January 4, 2011

Miracle Of Medical Technology

Maybe you think Dick Cheney was a force for good, or at least for good government. Maybe you think the exact opposite. But hopefully even if you detested the man's politics, and even if you think he was corrupt, you can find a moment to think about his human condition and marvel.

See, Cheney has had a heart condition for many years now and has suffered heart failure. If this were the 1960's, the man would almost certainly be dead right now because the effects of all of this has been to render his heart too weak to pump blood throughout his body quickly and effectively enough to nourish it. So he is now fitted with a remarkable device:
His new mechanical pump, a partial artificial heart known as a ventricular assist device, leaves patients without a pulse because it pushes blood continuously instead of mimicking the heart’s own beat. Most pulse-less patients feel nothing unusual, but the devices do pose significant risks of infection. They are implanted as a last resort either for permanent use or as a bridge to transplant until a donor heart can be found. Mr. Cheney, who has participated in some of the nation’s toughest decisions for decades, now faces a crucial one of his own: whether to seek a full heart transplant. ... With most patients, a power line emerges about waist level and connects to a controller, a minicomputer that plugs into a pair of one-and-a-half-pound, 12-volt batteries. Patients wear a black mesh vest over their clothing that holds the controller and batteries.
He will never be able to take a shower again, unless he has a heart transplant, because of all that electronic equipment. A sponge bath will do for hygiene and odor control, which sucks, although if it came down to a choice between a life of only sponge baths and dying, I'd take the sponge any day.
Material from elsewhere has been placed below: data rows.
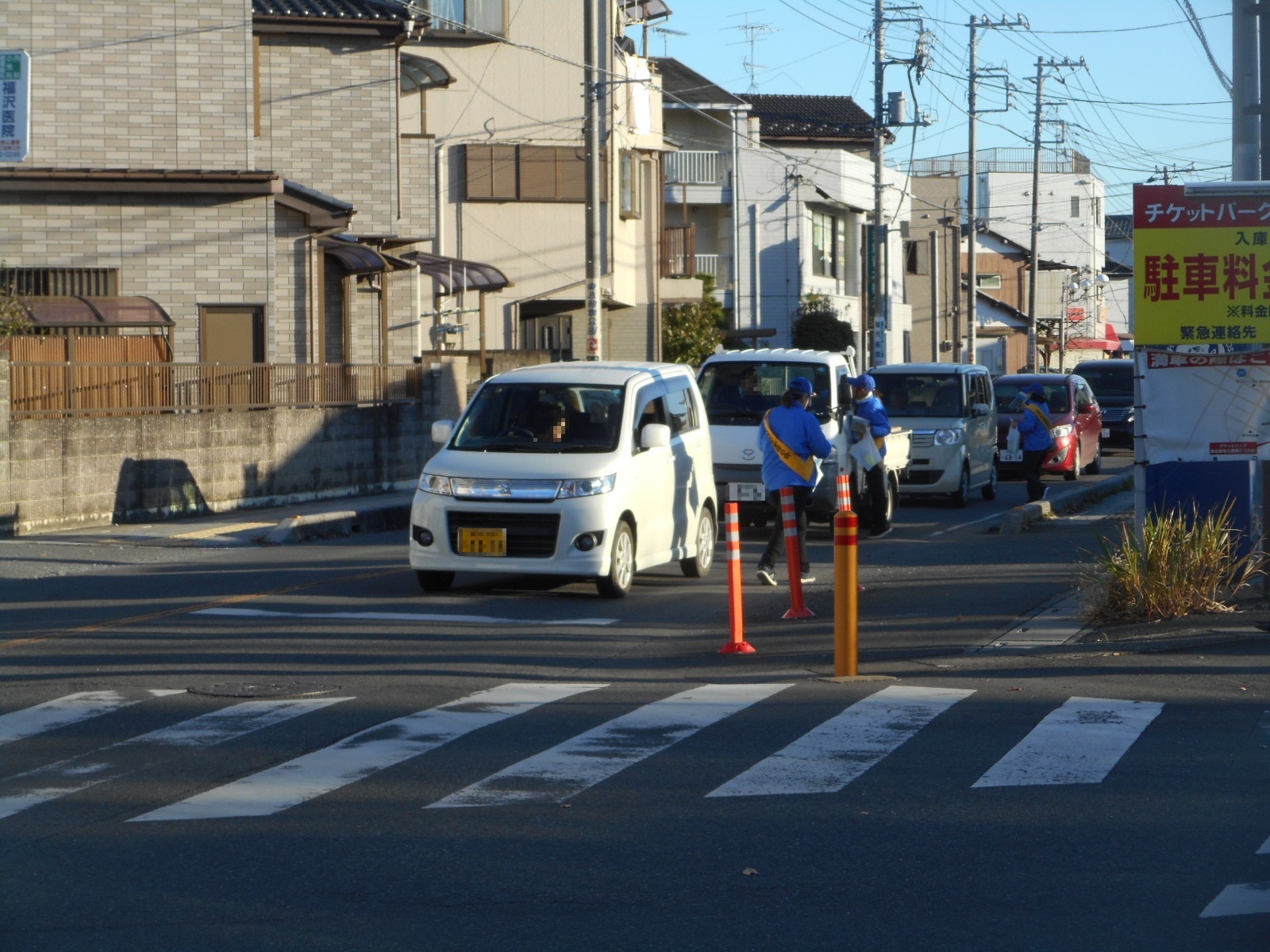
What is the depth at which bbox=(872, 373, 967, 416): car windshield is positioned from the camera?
942 inches

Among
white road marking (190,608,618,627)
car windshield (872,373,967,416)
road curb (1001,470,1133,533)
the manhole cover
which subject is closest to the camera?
the manhole cover

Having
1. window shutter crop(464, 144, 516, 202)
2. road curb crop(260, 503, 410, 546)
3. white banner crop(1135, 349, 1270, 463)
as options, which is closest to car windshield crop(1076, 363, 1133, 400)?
window shutter crop(464, 144, 516, 202)

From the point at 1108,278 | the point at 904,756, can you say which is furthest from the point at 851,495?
the point at 1108,278

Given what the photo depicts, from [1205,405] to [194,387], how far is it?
13803 millimetres

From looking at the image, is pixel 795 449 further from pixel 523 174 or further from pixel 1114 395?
pixel 1114 395

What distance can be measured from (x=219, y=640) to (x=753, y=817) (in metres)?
5.93

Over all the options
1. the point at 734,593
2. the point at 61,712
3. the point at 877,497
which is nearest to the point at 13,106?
the point at 61,712

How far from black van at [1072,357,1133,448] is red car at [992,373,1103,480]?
6071mm

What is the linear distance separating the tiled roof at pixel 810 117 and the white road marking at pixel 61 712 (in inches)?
2120

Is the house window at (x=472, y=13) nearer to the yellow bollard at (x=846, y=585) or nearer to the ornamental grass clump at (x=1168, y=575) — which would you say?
the ornamental grass clump at (x=1168, y=575)

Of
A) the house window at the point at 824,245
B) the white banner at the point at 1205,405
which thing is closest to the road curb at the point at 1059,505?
the white banner at the point at 1205,405

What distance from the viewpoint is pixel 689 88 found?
55.5m

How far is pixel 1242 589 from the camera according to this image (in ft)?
38.9

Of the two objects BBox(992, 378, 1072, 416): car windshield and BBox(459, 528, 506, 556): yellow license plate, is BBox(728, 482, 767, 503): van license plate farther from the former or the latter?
BBox(992, 378, 1072, 416): car windshield
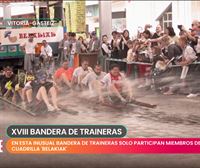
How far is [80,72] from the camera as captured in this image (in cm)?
486

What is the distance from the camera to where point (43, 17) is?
4.85m

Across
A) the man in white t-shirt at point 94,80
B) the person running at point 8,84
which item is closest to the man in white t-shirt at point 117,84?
the man in white t-shirt at point 94,80

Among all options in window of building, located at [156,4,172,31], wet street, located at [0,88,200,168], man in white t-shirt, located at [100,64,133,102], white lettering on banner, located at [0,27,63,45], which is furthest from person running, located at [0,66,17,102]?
window of building, located at [156,4,172,31]

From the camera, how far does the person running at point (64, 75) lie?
4.83 meters

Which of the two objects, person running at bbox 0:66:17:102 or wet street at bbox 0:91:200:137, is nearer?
wet street at bbox 0:91:200:137

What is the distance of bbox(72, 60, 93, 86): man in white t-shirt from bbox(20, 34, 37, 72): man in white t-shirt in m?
0.33

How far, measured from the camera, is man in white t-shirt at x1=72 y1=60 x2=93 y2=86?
486cm

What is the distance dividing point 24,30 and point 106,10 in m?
0.65

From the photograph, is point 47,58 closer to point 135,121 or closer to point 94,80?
point 94,80

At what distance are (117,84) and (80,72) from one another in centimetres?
30

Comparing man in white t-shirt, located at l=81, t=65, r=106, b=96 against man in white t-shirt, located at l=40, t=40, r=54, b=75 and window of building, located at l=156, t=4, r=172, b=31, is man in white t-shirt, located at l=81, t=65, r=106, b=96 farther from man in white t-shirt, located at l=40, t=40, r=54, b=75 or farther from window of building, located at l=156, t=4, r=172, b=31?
window of building, located at l=156, t=4, r=172, b=31

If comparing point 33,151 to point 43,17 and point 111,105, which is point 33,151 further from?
point 43,17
The point here is not to do a pre-mortem on the man or his politics. Even if you detested the man, thought he was corrupt and evil, and couldn't wait for him to get out of power, that's not a reason to wish him death or wish that his family have to go through grief for him. And for now, they won't. No, the point here is to marvel that despite suffering repeated heart failures, modern technology has a way to keep him alive.

"But Cheney is really, really rich," you say, "and someone like you or me could never afford this miraculous technology if we had the same condition he did." Well, right now that's true. And yes, it is fortunate for Cheney that he is personally wealthy and so the cost of all this technology is well within his grasp. But you're not taking a long view to lodge that sort of protest. Yes, it's always the wealthy who get this sort of stuff first.  They buy the technology at a premium price, which enables the developers of that technology to both recoup their startup costs and thus offer it for sale in the future at a lower price, and it creates an incentive for even more science, research, and technology to be developed in the future.

This is why I like both science and economics so much. They save lives.


Mike said...

Once again, your bias is showing. Just about anyone who needs a VAD can get one: they're COVERED BY MEDICARE.

So put your whiny "waah waah he only got it because he's rich" on the shelf, please.

Transplanted Lawyer said...

I think you've misread my post. I like the fact that rich people pay for these sorts of things to be created.

I did not know that these devices are covered by Medicare. I don't think that takes away from my central point, though, which was to express amazement at technology which I had not previously known even existed.

I guess you're an expert not only on Koranic studies but medical technology and applicability of public health subsidies, too. You're quite the polymath, there, Mike!

Mike said...

All you need is one relative who's had to have a VAD waiting for surgery to know a bit about whether or not it's covered.

My point remains. Those who scream about how only "the rich" get certain treatments don't know what they are talking about. Extremely hyper-experimental treatments? Sometimes, since just about no insurance company at all will cover them. But if the treatment has reached clinical trial status, oftentimes it's "free" to the study participants anyways.